BEGIN

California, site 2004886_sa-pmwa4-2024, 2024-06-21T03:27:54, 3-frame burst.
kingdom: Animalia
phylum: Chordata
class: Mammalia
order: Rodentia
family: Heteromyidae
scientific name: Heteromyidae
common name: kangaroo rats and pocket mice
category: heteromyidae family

END

## [EXERCISE AIM]
Write out only those lines of the entries that lie between the line containing "order: Rodentia" and the last line, inclusive, reproducing them exactly.

## [SOLUTION TO THIS TASK]
order: Rodentia
family: Heteromyidae
scientific name: Heteromyidae
common name: kangaroo rats and pocket mice
category: heteromyidae family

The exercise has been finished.